Acho que eu contei superficialmente sobre meu medo de tempestades, né? Pois bem, lembro-me de uma vez em particular, que estava chovendo demais! Eu chorava e tomei coragem de ir para o quarto dos meus pais pedir por consolo. Fui lentamente acordar minha mãe, porém, consequentemente, acabei acordando meu pai. Ele ficou puto. Seu grito era tão alto quanto os trovões e isso me encheu de pânico. Meu pai começou a me causar tanto medo quanto as chuvas.

O pior é que eu não conseguia parar de ir até lá. Principalmente depois de uma vez que Daniel havia me... tocado. Choveu forte aquela noite. Estava tão enleado, tão chocado. Pode parecer infantil, mas eu só queria meus pais e o amor deles. Porém, quando eu fui pedir, recebi um soco no rosto e um grito que me quebrou por inteiro. Depois desse dia nunca mais procurei meus pais... Para nada.

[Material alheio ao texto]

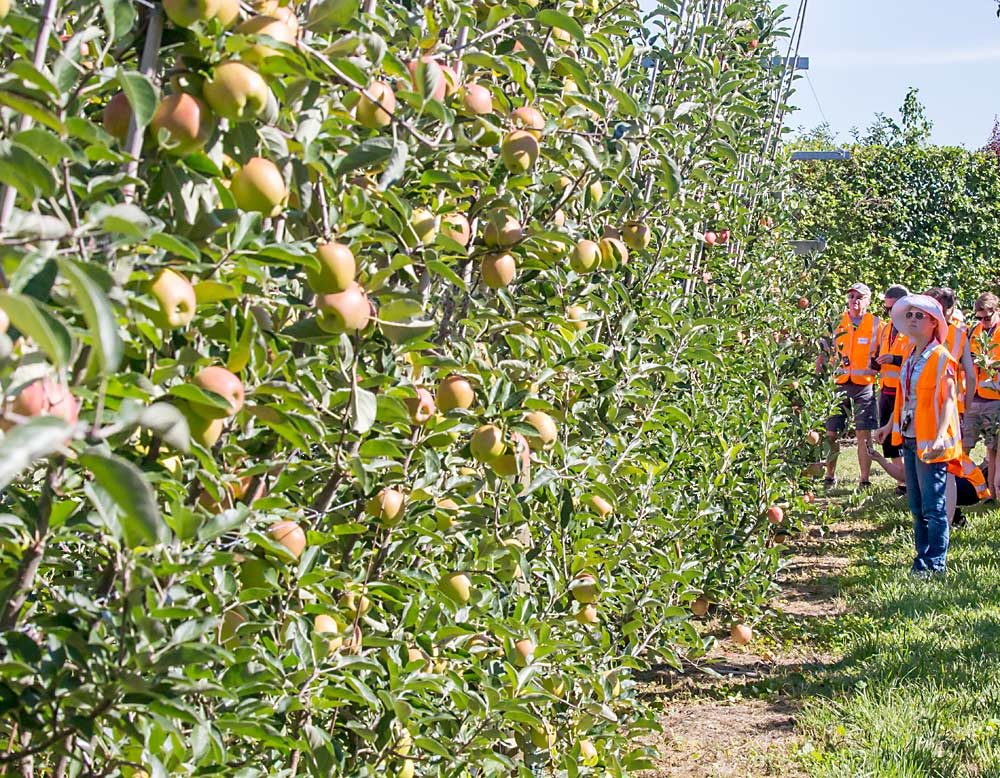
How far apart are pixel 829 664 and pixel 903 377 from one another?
2014mm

Mas sabe, eu até poderia aguentar a violência, diário. Mas, o que mais me destrói é o olhar de desprezo do meu pai sobre mim. Parece que eu nunca fiz nada de bom, nada de que ele se orgulhasse. Eu poderia morrer que ele ficaria feliz porque o filho merda dele não vai mais dar trabalho. Todas as vezes que ele me xingou, eu acreditei porque eu sei que é o que ele pensa verdadeiramente de mim, não importa o quanto minha mãe tente amenizar. Meu pai não me ama, nem nunca me amou.

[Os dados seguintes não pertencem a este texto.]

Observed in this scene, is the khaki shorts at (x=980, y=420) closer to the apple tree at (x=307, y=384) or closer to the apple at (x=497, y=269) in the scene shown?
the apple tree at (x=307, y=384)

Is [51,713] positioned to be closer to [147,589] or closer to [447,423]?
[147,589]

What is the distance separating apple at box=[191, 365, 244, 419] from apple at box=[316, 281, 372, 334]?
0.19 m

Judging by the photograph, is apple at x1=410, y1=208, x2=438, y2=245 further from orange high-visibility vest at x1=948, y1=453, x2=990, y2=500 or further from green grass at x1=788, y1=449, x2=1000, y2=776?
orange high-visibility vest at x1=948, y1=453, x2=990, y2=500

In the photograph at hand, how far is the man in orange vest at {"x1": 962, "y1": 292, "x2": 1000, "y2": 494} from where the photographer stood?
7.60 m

Escuto tanto o quão merda eu sou de meu pai, que acabo acreditando.

E eu estou tão cansado, diário, de ter essa esperança de conseguir o amor dele. Mas não importa o que eu faça, é em vão. Estou exausto de lutar e ainda tentar ser o melhor filho para ele, porém, é um reflexo meu. Do que? Eu também não sei.

Às vezes queria jogar tudo para o alto e ser eu. Mas passei tanto tempo atuando e mentindo que nem sei mais quem eu sou. Então é melhor mentir mais um pouco, porque quem sabe assim, meu pai não me dá uma migalha de amor.

Boa noite, diário.

-º-

Harry terminou de ler a dolorosa página. Não sabia se sentia raiva ou compaixão. Contudo, o que mais doía era que Potter não tinha ideia do que o escritor estava passando.

Harry sempre sentiu a ausência dos pais. Não falta ou saudade, afinal, pode-se ter tais sentimentos com pessoas que nem ao menos conviveu? Entretanto, ele sabia muito bem como era ter uma infância abusiva. Seus tios o tratavam mal, muito mal.

Potter, porém, entendia que havia um grande abismo entre tios que nunca o quiseram com os pais que deveriam dar o mínimo de amor. Não tem nem comparação. Talvez porque Harry sempre tenha se conformado que jamais seria aceito ou amado, então parou de tentar.

Será que essa atitude foi mais fácil para Harry porque não eram seus pais? Potter agora se questionava. Guardou o diário, cansado. Doía pensar em família e coisas do tipo. Não era uma dor apenas emocional, mas sim palpável.

Deitou-se, concluindo que qualquer adulto que abusasse de uma criança é um monstro. Seus tios, os pais do escritor. Pois Harry não conhecia nada do mundo e aprendeu apenas como ser maltratado. Ninguém merece e nem deve ter esse tipo de sentimento grotesco.

Potter havia se salvado no dia em que fora para Hogwarts, mas o escritor ainda estava preso no ciclo de um relacionamento abusivo. Ele queria salvá-lo. Por compaixão ou empatia, se convencia. Todavia, Harry sabia que no fundo queria salvá-lo, pois um dia já esteve em seu lugar.